Blog |

Build Your Data Quality Deck

12 min read |

A long time ago, I played Magic: The Gathering. I built decks, traded at school, and spent weekends at local tournaments. At some point I sold my entire collection. I don’t even remember what I bought with the money. But I still remember some of the cards I let go of, and I regret it, knowing how much they would be worth today and how much fun I had playing with them.

What I don’t regret is the things deck-building taught me. Every card had a purpose. If you build your deck right, you have the right card for every situation. If you build it wrong, you’ll find out at exactly the worst moment, and by then it’s too late.

Recently, while writing data quality checks for Airflow, I kept coming back to that feeling. Data quality is fundamental to trustworthy analytics and AI, yet in my time as a data engineer, we spent way too little time on data quality. The good news: Airflow offers SQL check operators that you can simply add to your pipelines!

There are six operators in the common SQL provider. Each one covers a specific kind of failure. Pick the wrong one and you’re either over-engineering something simple, or leaving a gap that a simpler card would have closed.

Data Quality Operators Overview

This is a guide to building the right deck for your Dag.

The code examples throughout this post come from an Airflow demo project for AstroTrips, a fictional interplanetary travel company. Routes go to the Moon, Europa, and beyond. The schema involves four tables: planets, bookings, payments, and a daily_planet_report. The details are not relevant to understand how the operators function.

Plot twist: this is not only a metaphor. You can actually play Data Quality Duel in your browser to learn about the SQL check operators!

👉 Play now (but promise to come back to finish reading)!

Data Quality Duel Game

What goes wrong with data

Before we get to the cards, here’s what we’re actually playing against. Data quality failures tend to fall into a few predictable categories:

  • Volume anomalies: row counts that spike, drop, or disappear entirely without explanation.
  • Schema drift: columns changing type or disappearing between runs, silently.
  • Completeness issues: null values in fields that should never be null.
  • Duplicate records: rows that violate uniqueness constraints you thought you could count on.
  • Business rule violations: negative amounts, orphaned records, dates that couldn’t exist.

None of these produce a red task by default.
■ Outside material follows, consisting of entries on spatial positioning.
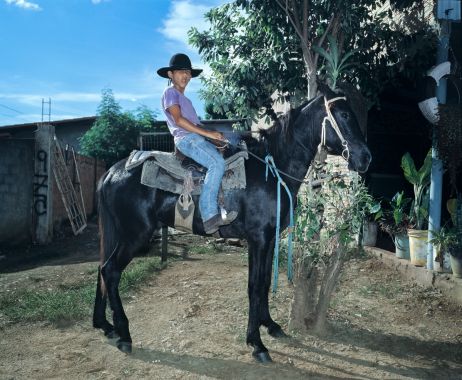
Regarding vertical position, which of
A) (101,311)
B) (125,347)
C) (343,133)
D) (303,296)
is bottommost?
(125,347)

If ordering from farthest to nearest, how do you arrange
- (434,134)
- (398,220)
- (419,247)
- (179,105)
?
(398,220), (419,247), (434,134), (179,105)

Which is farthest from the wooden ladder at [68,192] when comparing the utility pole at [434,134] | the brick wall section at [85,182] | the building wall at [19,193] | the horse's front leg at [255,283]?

The pipeline runs. Everything is green. The data moves downstream, and the bill of wrong decisions or production systems running with corrupt data comes later.
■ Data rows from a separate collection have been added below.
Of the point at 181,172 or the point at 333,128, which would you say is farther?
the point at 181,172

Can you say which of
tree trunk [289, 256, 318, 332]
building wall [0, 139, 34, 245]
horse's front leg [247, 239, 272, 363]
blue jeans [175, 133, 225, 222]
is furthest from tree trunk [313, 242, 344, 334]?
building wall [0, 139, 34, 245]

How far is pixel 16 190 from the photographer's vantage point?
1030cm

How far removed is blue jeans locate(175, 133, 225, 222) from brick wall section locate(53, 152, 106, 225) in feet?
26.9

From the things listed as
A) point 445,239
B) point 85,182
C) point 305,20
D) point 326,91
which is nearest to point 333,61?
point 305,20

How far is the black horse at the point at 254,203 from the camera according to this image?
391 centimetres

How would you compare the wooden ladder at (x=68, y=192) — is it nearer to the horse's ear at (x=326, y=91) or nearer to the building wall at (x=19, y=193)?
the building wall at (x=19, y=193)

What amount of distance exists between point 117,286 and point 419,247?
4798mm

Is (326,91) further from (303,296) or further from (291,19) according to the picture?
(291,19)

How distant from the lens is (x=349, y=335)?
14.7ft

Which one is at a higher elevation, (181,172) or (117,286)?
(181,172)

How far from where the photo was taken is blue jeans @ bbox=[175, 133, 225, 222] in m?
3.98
There are two places you can defend against this.

  • Dag-level checks: The first is inside your Dags: checks that run as part of the pipeline, that can block propagation when something goes wrong.

  • Platform-level checks: The second is at the platform level: monitors that run independently of your Dag execution, watching your warehouse whether or not Airflow fired.

You often need both.

The six operators in the rest of this post are your Dag-level cards. We’ll come back to the platform level at the end.

The deck

If you ever played a trading card game, you know the thrill of buying a so-called booster pack: a sealed package containing a randomized assortment of collectible game cards used to expand a player’s collection or deck.

Booster Pack

The booster pack for our data quality operators is the common SQL provider package. You can install it by adding it to your Airflow environment, e.g., by adding it to your requirements.txt:

apache-airflow-providers-common-sql

To add the cards to your deck, or Dag (pun intended), you can import them:

from airflow.providers.common.sql.operators.sql import (
    SQLCheckOperator,
    SQLColumnCheckOperator,
    SQLIntervalCheckOperator,
    SQLTableCheckOperator,
    SQLThresholdCheckOperator,
    SQLValueCheckOperator,
)

Six data quality operators. Let’s go through each one.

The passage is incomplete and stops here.